Gather every line of the data below that contains the string "region", matching case exactly.

Data taken from a collection:

Start

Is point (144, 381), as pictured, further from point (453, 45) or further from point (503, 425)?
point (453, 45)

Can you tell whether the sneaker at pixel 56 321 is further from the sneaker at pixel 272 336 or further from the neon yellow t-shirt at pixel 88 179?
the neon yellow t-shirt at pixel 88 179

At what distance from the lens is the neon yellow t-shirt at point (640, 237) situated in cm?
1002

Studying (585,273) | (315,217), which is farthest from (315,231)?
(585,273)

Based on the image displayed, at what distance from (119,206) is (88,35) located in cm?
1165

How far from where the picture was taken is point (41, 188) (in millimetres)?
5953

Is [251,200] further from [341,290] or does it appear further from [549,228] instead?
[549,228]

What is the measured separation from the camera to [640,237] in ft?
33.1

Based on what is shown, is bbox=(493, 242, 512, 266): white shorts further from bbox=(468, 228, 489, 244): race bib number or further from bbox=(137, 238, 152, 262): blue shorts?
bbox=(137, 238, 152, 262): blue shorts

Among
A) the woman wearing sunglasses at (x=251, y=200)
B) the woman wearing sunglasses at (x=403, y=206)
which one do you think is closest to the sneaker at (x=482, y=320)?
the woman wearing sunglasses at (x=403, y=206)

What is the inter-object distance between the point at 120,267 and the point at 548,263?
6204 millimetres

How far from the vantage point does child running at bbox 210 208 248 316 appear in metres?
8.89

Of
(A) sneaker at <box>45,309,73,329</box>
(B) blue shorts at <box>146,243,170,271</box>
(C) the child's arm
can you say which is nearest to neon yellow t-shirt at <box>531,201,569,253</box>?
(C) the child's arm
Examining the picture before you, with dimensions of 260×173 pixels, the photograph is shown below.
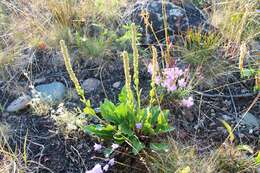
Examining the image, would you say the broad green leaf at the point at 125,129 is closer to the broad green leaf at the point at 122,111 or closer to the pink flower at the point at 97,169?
the broad green leaf at the point at 122,111

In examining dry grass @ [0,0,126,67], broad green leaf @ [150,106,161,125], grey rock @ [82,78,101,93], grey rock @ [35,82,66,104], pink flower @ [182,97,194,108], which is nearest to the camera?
broad green leaf @ [150,106,161,125]

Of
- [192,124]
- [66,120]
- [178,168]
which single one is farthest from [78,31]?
[178,168]

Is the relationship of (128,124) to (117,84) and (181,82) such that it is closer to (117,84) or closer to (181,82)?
(181,82)

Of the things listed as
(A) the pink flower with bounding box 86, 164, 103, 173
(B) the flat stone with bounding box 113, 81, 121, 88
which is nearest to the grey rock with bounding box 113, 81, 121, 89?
(B) the flat stone with bounding box 113, 81, 121, 88

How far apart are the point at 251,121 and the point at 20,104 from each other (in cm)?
141

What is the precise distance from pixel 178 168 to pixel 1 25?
71.5 inches

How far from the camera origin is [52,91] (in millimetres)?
2670

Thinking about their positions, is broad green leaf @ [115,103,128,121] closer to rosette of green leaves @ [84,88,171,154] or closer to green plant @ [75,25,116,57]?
rosette of green leaves @ [84,88,171,154]

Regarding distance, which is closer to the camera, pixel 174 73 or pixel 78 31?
pixel 174 73

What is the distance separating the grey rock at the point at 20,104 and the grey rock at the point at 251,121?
132 centimetres

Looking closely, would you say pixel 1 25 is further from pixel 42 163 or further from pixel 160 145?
pixel 160 145

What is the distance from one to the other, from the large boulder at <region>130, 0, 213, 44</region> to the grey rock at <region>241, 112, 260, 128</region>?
0.80 meters

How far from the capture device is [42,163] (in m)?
2.28

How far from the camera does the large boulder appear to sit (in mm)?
3021
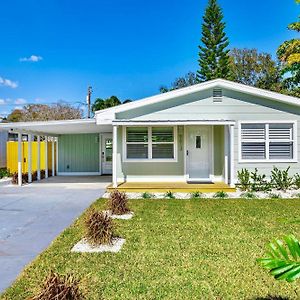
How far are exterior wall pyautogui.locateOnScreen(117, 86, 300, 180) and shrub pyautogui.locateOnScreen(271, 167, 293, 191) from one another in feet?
0.78

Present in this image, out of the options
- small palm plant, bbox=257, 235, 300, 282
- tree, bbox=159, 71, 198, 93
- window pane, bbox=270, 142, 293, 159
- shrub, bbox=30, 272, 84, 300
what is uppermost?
tree, bbox=159, 71, 198, 93

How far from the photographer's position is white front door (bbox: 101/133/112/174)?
18.8 meters

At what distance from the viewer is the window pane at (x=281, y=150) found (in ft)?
41.9

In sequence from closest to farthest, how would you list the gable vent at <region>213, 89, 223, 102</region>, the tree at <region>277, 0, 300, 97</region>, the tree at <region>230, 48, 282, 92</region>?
1. the gable vent at <region>213, 89, 223, 102</region>
2. the tree at <region>277, 0, 300, 97</region>
3. the tree at <region>230, 48, 282, 92</region>

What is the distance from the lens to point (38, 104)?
39.7 metres

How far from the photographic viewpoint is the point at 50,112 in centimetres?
3775

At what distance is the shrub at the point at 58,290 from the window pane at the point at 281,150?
35.2ft

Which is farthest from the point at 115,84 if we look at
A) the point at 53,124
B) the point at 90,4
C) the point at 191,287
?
the point at 191,287

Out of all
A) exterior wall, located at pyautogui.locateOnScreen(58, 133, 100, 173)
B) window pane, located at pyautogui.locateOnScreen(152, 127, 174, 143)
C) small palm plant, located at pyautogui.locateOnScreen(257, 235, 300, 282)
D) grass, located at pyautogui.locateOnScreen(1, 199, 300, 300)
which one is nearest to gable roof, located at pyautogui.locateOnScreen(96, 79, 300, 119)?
window pane, located at pyautogui.locateOnScreen(152, 127, 174, 143)

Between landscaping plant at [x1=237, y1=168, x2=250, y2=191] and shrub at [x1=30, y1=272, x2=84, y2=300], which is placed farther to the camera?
landscaping plant at [x1=237, y1=168, x2=250, y2=191]

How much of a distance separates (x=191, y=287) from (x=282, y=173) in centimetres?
964

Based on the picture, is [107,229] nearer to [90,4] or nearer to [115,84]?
[90,4]

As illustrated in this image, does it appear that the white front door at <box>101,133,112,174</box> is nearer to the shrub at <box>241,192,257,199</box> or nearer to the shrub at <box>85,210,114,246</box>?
the shrub at <box>241,192,257,199</box>

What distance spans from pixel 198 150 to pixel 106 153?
22.2 feet
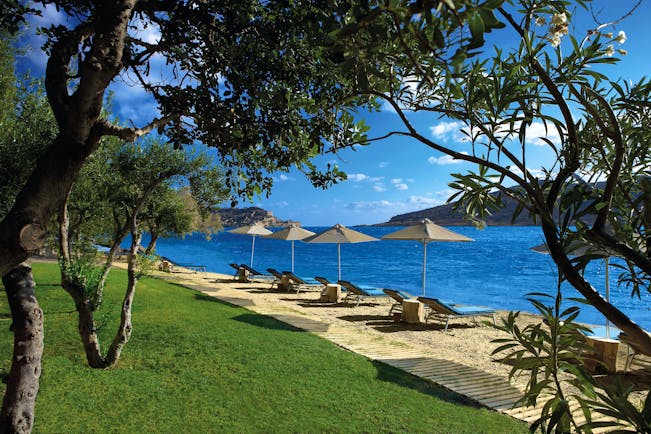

End

(Final result):
What is the distance from one to the other, from the large boulder at <region>130, 0, 213, 44</region> to the grey rock at <region>241, 112, 260, 128</region>?
In sequence from closest to farthest, how would you list the gable vent at <region>213, 89, 223, 102</region>, the tree at <region>277, 0, 300, 97</region>, the tree at <region>230, 48, 282, 92</region>?
1. the gable vent at <region>213, 89, 223, 102</region>
2. the tree at <region>277, 0, 300, 97</region>
3. the tree at <region>230, 48, 282, 92</region>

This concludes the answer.